-- start of Text extract --

Multilevel Situations

L1 21

Multilevel Situations

Individual observations are grouped.

Each group is randomly selected from a collection of groups.

Classrooms, schools, organizations are common examples of such groups.

Randomly here means that if the experiment were repeated, different groups would be included.

These groups would have different compositions would have different compositions and different values of group variables.

Example: A huge sample of students is taken and the Math achievement score of each student is obtain. In addition, the Social Economic Status of each student is computed. The interest is on the relationship of Math scores to SES scores. But the students are grouped by school, with from 10 to almost 30 students from each school. More than 400 schools are represented.

Ch3multilevel.sav

So what?

1. Differences between the groups may affect the estimates of regression coefficients.

2. The standard errors of the estimates, used for tests of significance, are (usually) larger when grouping is taken into account, leading to different conclusions regarding the significance of relationships than would be reached if the grouping were ignored.

3. There may be group characteristics that influence the dependent variable, accounting for variance that would not be accounted for if grouping were not recognized.

4. Variation in estimates associated with differences between groups, e.g., variation in intercepts or variation in slopes, may be of interest in their own right.

All of these are reasons to take grouping into account, if it’s present, when performing analyses.

Contextual variables

The groups may have characteristics that are important for the analyses. These are often called contextual variables. So a contextual variable is a characteristic of a group.

Examples: If individuals were grouped in schools, school size would be a contextual variable.

If individuals were grouped in organizations, organization verticality might be a contextual variable.

They’re called contextual because each group creates a context in which the relationships of the dependent variable to independent variable(s) exist. Those contexts vary from group to group.

Random vs. Fixed characteristics

We’ve considered grouping previously.

Each qualitative factor in an analysis – sex, race, graduate program, age group, training program – represents a set of groups. Are these the kinds of groups we’re thinking about here?

No.

Most characteristics we’ve previously studied are fixed from one study to the next. Two training programs, for example, would be the same two training programs if the experiment were replicated.

These are called fixed factors. The characteristics associated with the two or more groups would be the same, i.e., fixed, if the experiment were repeated.

So the training programs are not groups in the above sense because their characteristics are not randomly chosen but are fixed.

On the other hand, if we’re dealing with randomly selected group, then the characteristics of the groups would change randomly if the experiment were repeated. Characteristics of random groups are called random factors.

Examples are percentage of males in a classroom, average SES of a school, student/faculty ratio of a school, verticalness of an organization.

Multilevel modeling

Multilievel modeling is a collection of analyses designed to take into account the nesting of observations within randomly selected groups and also the random nature of the grouping variables typically found.

Also called random coefficients models, mixed-effect models, multilevel regression models, hierarchical linear models, and multilevel covariance structure or multilevel structural equation models. (Text – p. 1).

Example of a multilevel data file: ch3multilevel from the text’s data files.

Gender, SES, FEMSES, and MATH are individual variables. In this data set MATH, representing Math Achievement, is the dependent variable. Its relationship to other variables, such as student SES is being investigated. FEMSES is a product variable. More on it later.

-- end of Text extract --

#### [Set of tasks]
1) Write out the passage from the notes on multilevel situations, starting at "1. Differences between" and ending at "when performing analyses.".
2) In the notes on multilevel situations, what is a contextual variable?

-- start of Supplied records --

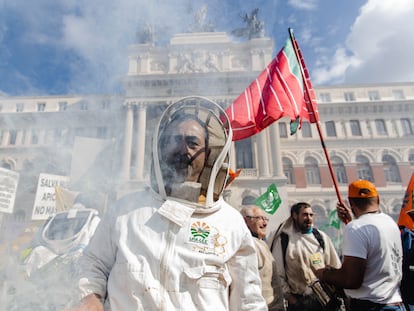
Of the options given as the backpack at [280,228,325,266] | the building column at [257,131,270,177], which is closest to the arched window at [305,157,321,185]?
the building column at [257,131,270,177]

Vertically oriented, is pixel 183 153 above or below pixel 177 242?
above

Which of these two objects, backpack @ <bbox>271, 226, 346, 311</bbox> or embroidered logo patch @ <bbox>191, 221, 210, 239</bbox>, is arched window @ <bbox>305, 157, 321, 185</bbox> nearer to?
backpack @ <bbox>271, 226, 346, 311</bbox>

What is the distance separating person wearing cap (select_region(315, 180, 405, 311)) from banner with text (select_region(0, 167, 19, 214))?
4.47 meters

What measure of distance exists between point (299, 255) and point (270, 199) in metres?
6.85

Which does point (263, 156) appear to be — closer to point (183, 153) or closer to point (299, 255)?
point (299, 255)

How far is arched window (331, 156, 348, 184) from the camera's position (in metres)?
24.8

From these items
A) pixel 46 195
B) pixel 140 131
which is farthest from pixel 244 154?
pixel 46 195

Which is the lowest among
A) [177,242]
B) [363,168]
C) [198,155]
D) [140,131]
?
[177,242]

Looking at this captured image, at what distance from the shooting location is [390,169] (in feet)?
82.1

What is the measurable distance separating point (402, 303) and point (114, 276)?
2.25 metres

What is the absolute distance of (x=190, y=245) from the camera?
121 cm

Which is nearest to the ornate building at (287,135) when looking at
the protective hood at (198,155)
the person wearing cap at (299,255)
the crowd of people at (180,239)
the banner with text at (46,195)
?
the banner with text at (46,195)

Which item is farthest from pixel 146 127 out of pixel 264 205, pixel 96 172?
pixel 96 172

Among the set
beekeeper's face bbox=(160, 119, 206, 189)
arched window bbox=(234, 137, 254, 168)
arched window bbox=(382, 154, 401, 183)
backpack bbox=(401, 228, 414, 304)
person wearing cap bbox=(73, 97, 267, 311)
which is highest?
arched window bbox=(234, 137, 254, 168)
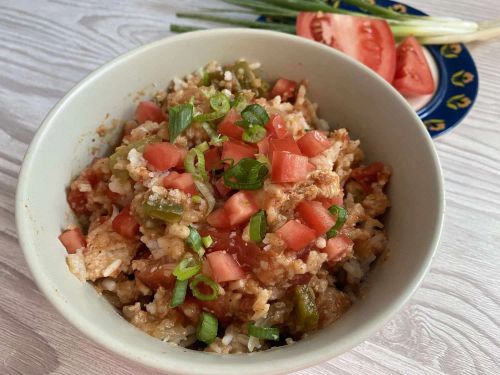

-- end of Supplied records --

#### [Worked answers]
1)
1. Differences between the groups may affect the estimates of regression coefficients.

2. The standard errors of the estimates, used for tests of significance, are (usually) larger when grouping is taken into account, leading to different conclusions regarding the significance of relationships than would be reached if the grouping were ignored.

3. There may be group characteristics that influence the dependent variable, accounting for variance that would not be accounted for if grouping were not recognized.

4. Variation in estimates associated with differences between groups, e.g., variation in intercepts or variation in slopes, may be of interest in their own right.

All of these are reasons to take grouping into account, if it’s present, when performing analyses.

2) A characteristic of a group.